Excerpt to read

▬▬▬▬▬▬▬▬▬▬

Now, let's use the sitemap discovered in the website's robots.tt to download all the web pages.

Normally robots.txt can be added to the top of the web.

during the previous example,we explain the css selector ,now let's focus on a simple one 

In [25]:
import re

def download(url,user_agent='naruto',number_retries = 2, charset='utf-8'):
    print("Downloading:", url)
    request = urllib.request.Request(url)
    request.add_header("User-agent", user_agent)
    try:
        resp = urllib.request.urlopen(request)
        #verify if web charset is utf-8, if not ,we'll use utf-8 to decode, haha, 
        #it will throw error if no cs returned, but
        #we hope utf-8 will help
        #read more on pypi.python.org/pypi/chardet to implement a more robust decoder
        cs = resp.headers.get_content_charset()
        if not cs:
            cs = charset
        html = resp.read().decode(cs)

▬▬▬▬▬▬▬▬▬▬

Required action 1
Name every parameter in the definition of the download function in the web-scraping excerpt.
Required action 2
Resume the web-scraping excerpt, writing the code that follows its last line of the download function.

Data supplied
▬▬▬▬▬▬▬▬▬▬

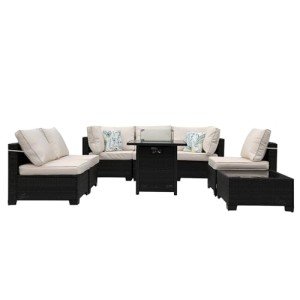 Stylish Outdoor Seating & Fire Pit Set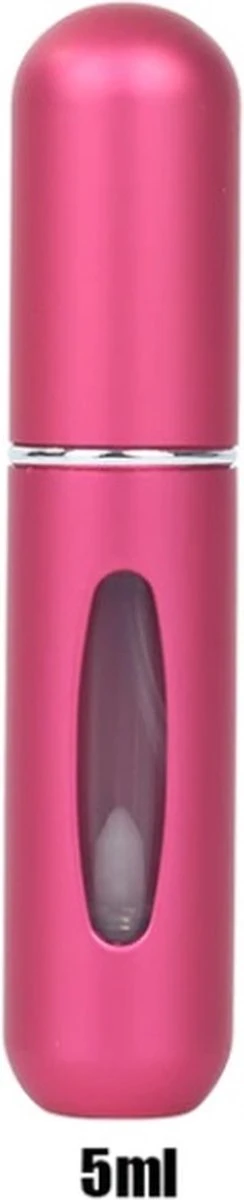 Merkloos Mini Hervulbare Parfum Fles – Spray – Draagbare Fles – Verstuiver Fles Reizen - 2pack Zwart En Roos - Afbeelding 4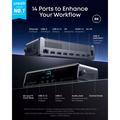 Docking station Anker Prime 14-in-1 da 140W con triplo display - Grigio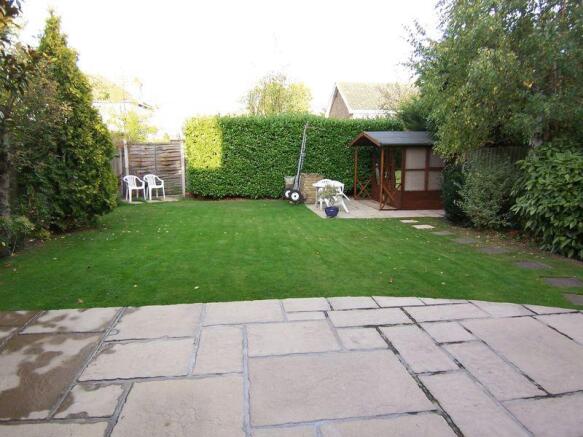 Rear garden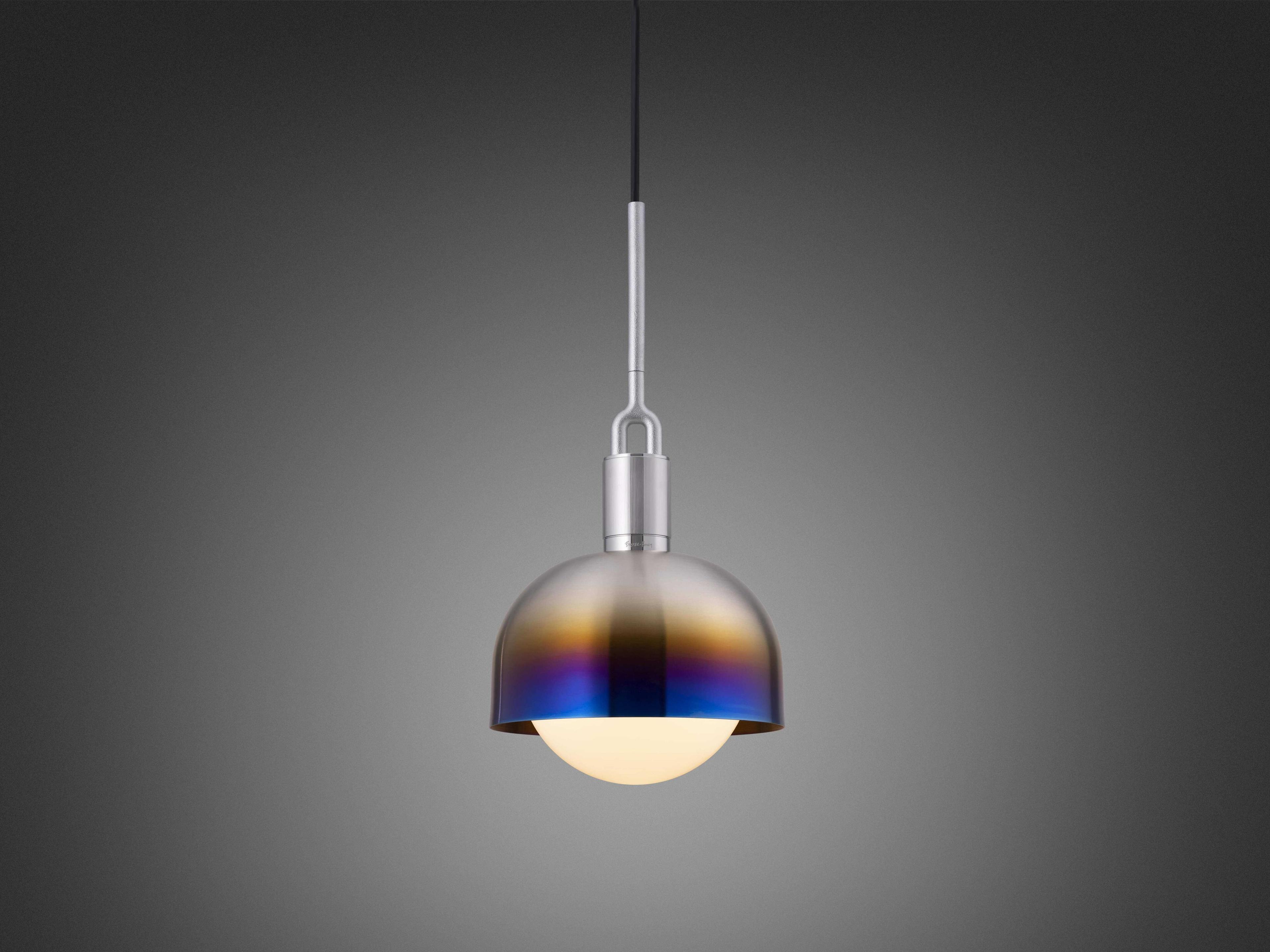 Buster + Punch Forked 1-Light Burnt Steel Linear Mini Pendant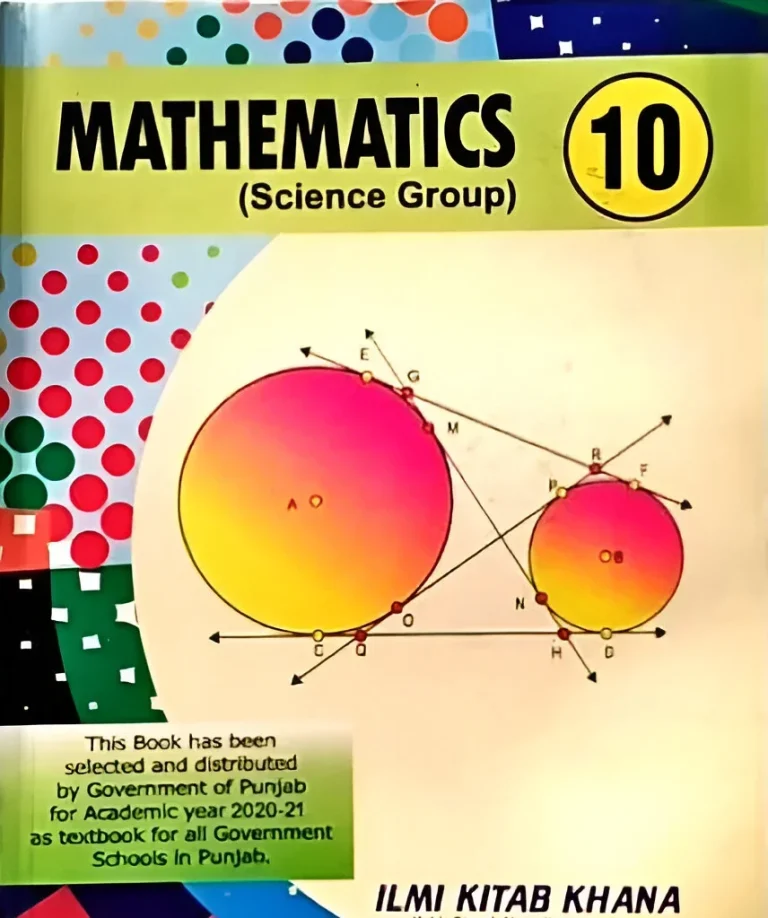 10th Class Maths Book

▬▬▬▬▬▬▬▬▬▬

Written response 1
url, user_agent, number_retries, charset

Written response 2
    except (URLError, HTTPError, ContentTooShortError) as e:
        print('Download error:', e.reason)
        html = None
        if number_retries > 0:
            if hasattr(e, "code") and 500 <= e.code <= 600:
                #recursive download process
                return download(url,number_retries -1)
    return html

def crawl_sitemap(url):
    # dowload the sitemap file
    sitemap = download(url)
    #extract the sitemap links
    links = re.findall('<loc>(.*?)</loc>', sitemap)
    #download each link
    for link in links:
        html = download(link)
        #scrape html here
        # ...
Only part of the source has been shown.